__Estratto fornito__
- - -

Sveva fa un passo più in là
Esce dopodomani il romanzo «Il falco» (Sperling & Kupfer): presentazione su Facebook Un amore maturo per Casati Modignani. E stavolta c’è il sesso, eccome
Per gli sveviani (non nel senso di Italo, ma di Casati Modignani) ortodossi questo è l’anno della svolta: nei libri di Sveva si riaffaccia il sesso. La vulgata recitava che nei suoi romanzi non ci fosse nemmeno l’ombra di una carezza intima, ma non è così: i più osservanti ricordano bene i primi titoli, quando si indugiava su questo o quel dettaglio scabroso. Però l’esegesi più approfondita suggerisce che quelli fossero tutto sommato conformismi di gioventù. E così oggi, a 82 anni e 33 romanzi, Sveva Casati Modignani ha deciso di lasciarsi andare.
Con misura, intendiamoci. Perché Il falco, il nuovo romanzo — come sempre pubblicato da Sperling & Kupfer —, è prima di tutto una storia d’amore e d’anarchia (femminile). Con una variazione ulteriore: stavolta la versione di lui e quella di lei sono sullo stesso piano e occupano lo stesso peso nella storia. Insomma Sveva si sdoppia e pensa come un uomo per una buona parte del libro. Impossibile non calarsi il cappello davanti alla deliziosa cattiveria che accompagna le prime pagine: Giulietta, una sessantenne bella ma poco attenta al suo aspetto, si sente dire dalla figlia che altre donne della sua età «come Alba Parietti e Barbara D’Urso» si mantengono invece benissimo. E già qui c’è tanta Sveva: noia altoborghese, franchezza lombarda, una punta di realismo snob. Anche se lei, snob, non lo è tanto nei romanzi quanto nella vita reale: potrebbe abitare in via Gesù, ma vive ancora nella casa che fu della nonna, in una traversa di via Padova, una zona difficile di Milano. Perché? Ma per pigrizia, naturalmente, forse l’unico vero regalo che una donna possa fare a sé stessa.

- - -

__Materiale fornito__

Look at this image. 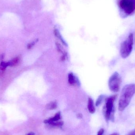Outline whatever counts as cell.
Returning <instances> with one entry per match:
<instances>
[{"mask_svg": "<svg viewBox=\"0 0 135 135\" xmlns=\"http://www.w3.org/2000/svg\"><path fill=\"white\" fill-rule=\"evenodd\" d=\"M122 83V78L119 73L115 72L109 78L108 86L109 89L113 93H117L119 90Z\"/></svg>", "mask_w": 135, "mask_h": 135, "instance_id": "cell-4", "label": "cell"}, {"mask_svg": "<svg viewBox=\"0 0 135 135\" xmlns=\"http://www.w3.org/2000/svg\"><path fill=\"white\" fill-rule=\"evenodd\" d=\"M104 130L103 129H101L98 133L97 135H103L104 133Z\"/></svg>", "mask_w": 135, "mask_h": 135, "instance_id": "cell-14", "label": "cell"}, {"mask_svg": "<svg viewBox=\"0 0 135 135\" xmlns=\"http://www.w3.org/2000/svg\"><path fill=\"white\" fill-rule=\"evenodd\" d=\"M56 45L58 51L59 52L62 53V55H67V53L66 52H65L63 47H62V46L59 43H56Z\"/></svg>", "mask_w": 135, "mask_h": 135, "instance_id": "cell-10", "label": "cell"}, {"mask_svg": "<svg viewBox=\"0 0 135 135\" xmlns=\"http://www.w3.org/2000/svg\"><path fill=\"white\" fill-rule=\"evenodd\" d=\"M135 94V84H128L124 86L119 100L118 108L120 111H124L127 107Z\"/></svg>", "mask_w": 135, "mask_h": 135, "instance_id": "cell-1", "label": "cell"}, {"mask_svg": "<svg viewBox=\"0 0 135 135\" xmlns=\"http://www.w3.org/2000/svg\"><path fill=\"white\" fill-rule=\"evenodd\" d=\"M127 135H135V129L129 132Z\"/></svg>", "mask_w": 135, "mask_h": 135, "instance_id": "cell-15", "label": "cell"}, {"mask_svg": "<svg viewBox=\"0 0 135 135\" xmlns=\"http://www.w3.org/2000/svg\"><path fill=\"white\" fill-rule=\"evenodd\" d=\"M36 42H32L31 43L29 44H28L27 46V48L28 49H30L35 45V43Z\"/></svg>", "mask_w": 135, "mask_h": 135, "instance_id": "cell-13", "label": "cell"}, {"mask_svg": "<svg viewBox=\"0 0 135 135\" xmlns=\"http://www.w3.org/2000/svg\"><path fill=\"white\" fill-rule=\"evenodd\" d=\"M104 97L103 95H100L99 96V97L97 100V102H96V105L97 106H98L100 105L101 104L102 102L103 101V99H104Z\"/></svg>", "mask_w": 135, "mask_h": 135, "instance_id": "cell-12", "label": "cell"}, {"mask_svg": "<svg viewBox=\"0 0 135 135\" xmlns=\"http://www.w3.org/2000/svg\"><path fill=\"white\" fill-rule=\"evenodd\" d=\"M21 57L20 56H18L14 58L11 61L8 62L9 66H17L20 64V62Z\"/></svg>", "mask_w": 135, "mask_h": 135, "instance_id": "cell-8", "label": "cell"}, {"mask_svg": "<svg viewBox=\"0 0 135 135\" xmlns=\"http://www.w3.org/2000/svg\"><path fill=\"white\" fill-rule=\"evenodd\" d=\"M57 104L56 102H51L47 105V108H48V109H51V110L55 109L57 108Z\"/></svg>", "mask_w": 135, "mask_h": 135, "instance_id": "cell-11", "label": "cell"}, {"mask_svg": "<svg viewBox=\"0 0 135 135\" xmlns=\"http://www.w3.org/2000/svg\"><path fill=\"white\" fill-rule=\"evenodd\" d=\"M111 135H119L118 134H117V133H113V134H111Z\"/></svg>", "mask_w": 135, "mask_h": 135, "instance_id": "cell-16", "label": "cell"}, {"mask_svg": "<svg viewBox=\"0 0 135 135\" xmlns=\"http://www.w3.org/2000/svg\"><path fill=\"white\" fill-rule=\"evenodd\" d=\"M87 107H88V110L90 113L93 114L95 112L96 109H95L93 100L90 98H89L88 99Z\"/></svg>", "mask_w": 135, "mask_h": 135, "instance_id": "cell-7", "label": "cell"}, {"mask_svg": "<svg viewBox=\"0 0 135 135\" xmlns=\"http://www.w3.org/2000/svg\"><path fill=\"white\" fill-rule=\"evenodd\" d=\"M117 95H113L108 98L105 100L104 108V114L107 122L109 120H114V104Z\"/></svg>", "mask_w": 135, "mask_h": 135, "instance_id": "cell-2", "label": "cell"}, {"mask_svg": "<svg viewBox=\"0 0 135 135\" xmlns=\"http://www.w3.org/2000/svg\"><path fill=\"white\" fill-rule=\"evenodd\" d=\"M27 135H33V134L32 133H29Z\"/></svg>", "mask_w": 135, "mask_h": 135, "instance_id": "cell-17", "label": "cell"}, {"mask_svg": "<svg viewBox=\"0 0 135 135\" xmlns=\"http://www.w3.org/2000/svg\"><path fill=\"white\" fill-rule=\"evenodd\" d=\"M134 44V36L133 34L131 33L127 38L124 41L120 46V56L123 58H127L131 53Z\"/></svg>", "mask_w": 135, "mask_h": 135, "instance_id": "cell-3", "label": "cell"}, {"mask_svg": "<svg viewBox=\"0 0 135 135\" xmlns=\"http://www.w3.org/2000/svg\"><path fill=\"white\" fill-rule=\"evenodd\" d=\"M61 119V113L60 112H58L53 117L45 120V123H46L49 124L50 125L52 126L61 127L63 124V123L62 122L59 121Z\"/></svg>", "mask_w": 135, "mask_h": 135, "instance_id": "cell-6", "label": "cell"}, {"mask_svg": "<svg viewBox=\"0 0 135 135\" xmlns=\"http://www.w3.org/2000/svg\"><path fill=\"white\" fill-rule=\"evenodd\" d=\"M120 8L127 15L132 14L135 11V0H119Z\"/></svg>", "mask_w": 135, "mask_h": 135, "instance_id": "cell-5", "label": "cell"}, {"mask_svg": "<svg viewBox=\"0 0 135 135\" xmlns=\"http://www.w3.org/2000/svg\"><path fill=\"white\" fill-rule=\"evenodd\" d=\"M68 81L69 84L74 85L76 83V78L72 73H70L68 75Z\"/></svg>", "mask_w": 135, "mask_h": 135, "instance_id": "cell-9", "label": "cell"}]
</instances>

- - -

__Consegne__
- A) Traduci in inglese questa frase dell'articolo su Sveva Casati Modignani: "E così oggi, a 82 anni e 33 romanzi, Sveva Casati Modignani ha deciso di lasciarsi andare."
- B) Secondo l'articolo su Sveva Casati Modignani, quale casa editrice pubblica il romanzo «Il falco»?
- C) Porta avanti l'articolo su Sveva Casati Modignani partendo subito dopo la sua ultima frase.

__Risposte in ordine__
- A) And so today, at 82 years old and with 33 novels, Sveva Casati Modignani has decided to let herself go.

- B) Sperling & Kupfer.

- C)
Il sesso, si diceva. In realtà lo schema Casati Modignani resiste per buona parte di queste quasi cinquecento pagine: il clima si scalda, si arriva al momento decisivo, c’è un barlume di pelle nuda ma poi si passa frettolosamente al dopo, quando i due «giacciono esausti l’uno accanto all’altra» e gli sveviani, come sempre, sono costretti a uno sforzo di immaginazione. Però stavolta, dopo circa trecento pagine, ecco un’audacia insolita, seppur mitigata dall’armamentario metaforico di Casati Modignani: «bosco delle delizie» e così via. E non finisce qui: si va avanti e ci si ritrova ad arrossire come un’infermiera di Liala. Perché questa scelta? Viene da pensare che per Sveva sia un puro vezzo aristocratico, tipico delle donne che imparano a dire quello che vogliono. E lei lo fa bene.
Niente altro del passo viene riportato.